McNeil designs and manages large outdoor electronic music festivals, as well as consults on nightclub installations and upgrades. "Basically, I am bridging the gap between the big festival and the nightclubs ... and with that comes a lot of issues with feedback, specifically with turntable feedback because the music that is coming out now is really bass heavy," he asserts. "Rather than using a 31-band EQ and notching out all the sound," McNeil advises, "I keep the headroom and clarity to a maximum using Sabine's FBX-2020Plus and FBX-SOLO - and they work great!"
McNeil cites the increased size and power of today's sound systems as the reason for feedback problems. "You combine a big sound system with some bass-heavy music, and you're in for a standing wave of bass that will roll across the turntable headshell and blast the room with feedback," states McNeil.

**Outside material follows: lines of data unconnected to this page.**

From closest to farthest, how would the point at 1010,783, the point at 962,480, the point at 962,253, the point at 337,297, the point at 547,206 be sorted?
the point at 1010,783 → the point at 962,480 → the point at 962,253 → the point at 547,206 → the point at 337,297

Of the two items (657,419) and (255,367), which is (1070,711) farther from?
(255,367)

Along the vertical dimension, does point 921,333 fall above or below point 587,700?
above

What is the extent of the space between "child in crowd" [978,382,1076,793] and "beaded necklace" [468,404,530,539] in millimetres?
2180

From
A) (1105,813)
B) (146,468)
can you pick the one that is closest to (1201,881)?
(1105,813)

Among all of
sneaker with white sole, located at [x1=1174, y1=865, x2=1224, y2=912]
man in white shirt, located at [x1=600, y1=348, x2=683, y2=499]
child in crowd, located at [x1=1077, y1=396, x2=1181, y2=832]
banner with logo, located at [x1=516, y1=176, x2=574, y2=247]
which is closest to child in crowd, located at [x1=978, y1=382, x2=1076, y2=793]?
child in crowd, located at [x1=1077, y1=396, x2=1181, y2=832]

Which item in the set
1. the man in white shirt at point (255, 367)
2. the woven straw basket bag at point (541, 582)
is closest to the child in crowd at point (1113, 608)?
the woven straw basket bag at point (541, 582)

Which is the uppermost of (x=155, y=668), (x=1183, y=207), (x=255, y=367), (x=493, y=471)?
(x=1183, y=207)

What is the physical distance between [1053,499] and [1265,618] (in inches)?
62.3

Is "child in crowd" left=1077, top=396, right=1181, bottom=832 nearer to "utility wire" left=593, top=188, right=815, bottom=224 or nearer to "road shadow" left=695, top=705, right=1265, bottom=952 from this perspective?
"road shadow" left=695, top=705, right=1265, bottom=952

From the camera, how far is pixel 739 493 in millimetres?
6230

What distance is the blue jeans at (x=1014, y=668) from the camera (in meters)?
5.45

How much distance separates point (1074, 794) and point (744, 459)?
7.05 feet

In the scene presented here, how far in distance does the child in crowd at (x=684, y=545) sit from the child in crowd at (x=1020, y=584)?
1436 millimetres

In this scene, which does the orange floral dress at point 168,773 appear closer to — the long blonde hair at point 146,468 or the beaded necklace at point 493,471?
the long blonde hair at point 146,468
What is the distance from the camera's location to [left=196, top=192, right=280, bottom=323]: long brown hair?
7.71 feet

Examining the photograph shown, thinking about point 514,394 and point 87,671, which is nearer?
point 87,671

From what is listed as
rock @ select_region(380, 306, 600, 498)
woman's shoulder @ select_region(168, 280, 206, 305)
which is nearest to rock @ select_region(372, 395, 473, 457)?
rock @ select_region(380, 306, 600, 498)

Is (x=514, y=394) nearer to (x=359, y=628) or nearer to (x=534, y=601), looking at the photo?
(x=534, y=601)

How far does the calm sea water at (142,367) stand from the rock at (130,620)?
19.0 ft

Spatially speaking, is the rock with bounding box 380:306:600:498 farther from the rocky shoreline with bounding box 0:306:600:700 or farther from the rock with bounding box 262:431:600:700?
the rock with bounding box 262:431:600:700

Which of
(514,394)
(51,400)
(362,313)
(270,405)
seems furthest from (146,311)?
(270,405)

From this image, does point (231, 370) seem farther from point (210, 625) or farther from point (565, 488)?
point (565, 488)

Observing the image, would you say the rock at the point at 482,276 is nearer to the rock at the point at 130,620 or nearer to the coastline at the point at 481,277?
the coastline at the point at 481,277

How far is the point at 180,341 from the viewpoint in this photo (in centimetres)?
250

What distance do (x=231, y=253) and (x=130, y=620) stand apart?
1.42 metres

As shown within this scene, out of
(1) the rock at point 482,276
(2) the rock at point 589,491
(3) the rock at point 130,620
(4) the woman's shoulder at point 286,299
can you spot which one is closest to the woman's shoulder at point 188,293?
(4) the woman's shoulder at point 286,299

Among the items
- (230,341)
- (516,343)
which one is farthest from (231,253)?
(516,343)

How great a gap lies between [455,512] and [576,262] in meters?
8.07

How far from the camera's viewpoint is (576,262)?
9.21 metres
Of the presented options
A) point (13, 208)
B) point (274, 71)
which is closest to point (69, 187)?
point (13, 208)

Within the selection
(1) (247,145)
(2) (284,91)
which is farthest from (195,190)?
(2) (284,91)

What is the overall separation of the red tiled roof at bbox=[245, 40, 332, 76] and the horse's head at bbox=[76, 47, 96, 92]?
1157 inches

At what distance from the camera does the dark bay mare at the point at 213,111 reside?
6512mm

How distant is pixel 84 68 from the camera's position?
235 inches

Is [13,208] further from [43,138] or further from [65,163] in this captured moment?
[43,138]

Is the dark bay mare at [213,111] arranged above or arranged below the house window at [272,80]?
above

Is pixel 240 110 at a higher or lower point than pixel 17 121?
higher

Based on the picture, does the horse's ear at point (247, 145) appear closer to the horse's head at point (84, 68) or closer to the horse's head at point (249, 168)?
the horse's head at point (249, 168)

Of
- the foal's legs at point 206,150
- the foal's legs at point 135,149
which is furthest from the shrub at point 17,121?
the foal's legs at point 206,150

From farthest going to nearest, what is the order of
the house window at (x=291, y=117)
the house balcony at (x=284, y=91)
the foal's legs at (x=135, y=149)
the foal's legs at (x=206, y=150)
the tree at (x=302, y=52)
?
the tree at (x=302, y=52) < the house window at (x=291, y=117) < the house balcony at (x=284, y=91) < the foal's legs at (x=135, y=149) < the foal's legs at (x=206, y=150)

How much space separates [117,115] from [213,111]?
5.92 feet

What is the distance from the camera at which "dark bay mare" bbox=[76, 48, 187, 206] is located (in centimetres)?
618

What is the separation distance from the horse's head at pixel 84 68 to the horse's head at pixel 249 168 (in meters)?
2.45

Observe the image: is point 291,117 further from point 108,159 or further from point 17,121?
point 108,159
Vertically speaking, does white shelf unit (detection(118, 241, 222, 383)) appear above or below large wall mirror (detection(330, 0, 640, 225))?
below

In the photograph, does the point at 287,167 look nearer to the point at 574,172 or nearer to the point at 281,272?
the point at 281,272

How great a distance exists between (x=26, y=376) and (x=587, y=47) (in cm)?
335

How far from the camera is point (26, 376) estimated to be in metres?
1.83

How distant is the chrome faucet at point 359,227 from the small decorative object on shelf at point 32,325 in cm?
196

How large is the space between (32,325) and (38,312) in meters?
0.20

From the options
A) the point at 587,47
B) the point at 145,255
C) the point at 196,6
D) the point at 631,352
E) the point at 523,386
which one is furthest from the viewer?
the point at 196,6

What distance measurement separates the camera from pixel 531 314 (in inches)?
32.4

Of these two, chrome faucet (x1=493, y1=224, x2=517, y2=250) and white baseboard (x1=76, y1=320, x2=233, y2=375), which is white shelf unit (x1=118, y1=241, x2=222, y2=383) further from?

His company, Futuristic Entertainment Technologies, Inc., has designed and run sound for several large-scale music festivals and arena shows in the South Florida area. These include Cyber Fes, three years of Ultra Beach, ULTRA 2000 and ULTRA3 Electronic Music Festivals, two years of the Powerhouse arena shows and two years of "Intergalactic Beats" at ZetaFest. "Ultra Festival was a concert/dance party hybrid", recalls McNeil, "with two tents equipped with decent-sized sound systems, and one big main stage with a 24-stack NEXO sound system." McNeil's used the Sabine FBX-2020Plus to keep the gain structure high so that the people manning the mixers on stage would not have to run their mix into the red, thereby causing distortion. "The one thing we noticed was that we had stage rumble because the subs were on sound wings connected to the stage," McNeil states. "But that soon disappeared when we let the FBX-2020Plus do its work." The FBX-2020Plus has 24 independent digital notch filters (12 per channel) and Sabine's patented ClipGuard Adaptive Clip Level Control, which allows the FBX-2020 to accept input signals up to 27 dBV without clipping, increasing the effective dynamic range to 105 dB. Sabine Feedback Exterminators typically find and eliminate feedback in less than half a second.
According to McNeil, nightclubs present another difficulty. Although the DJ is usually isolated from the sound system, most clubs like to have two or three wireless mics for stage acts. McNeil solves the resulting feedback problem by using a Sabine FBX-SOLO Feedback Exterminator for each mic. "The FBX-SOLO instantly cuts out the feedback, without taking away from the sound," McNeil asserts. The FBX-SOLO 820 Series has eight FBX filters controlled automatically. FBX-SOLO SM-820 has two XLR-3 PIN balanced connectors, while the FBX-SOLO SL-820 has two ¼" TRS connectors.
Feedback Exterminators are not the only Sabine equipment on McNeil's DJ essential-tool list. "I started using Sabine back in the summer of 1997 with the Sabine FBX-2020 and FBX-SOLO. I have also used the Sabine Real-Q [Real-time Adaptive Equalizer]. The main thing that we looked at was the Real-Q's ability to automatically adjust for temperature, humidity and crowd density - and it worked great!"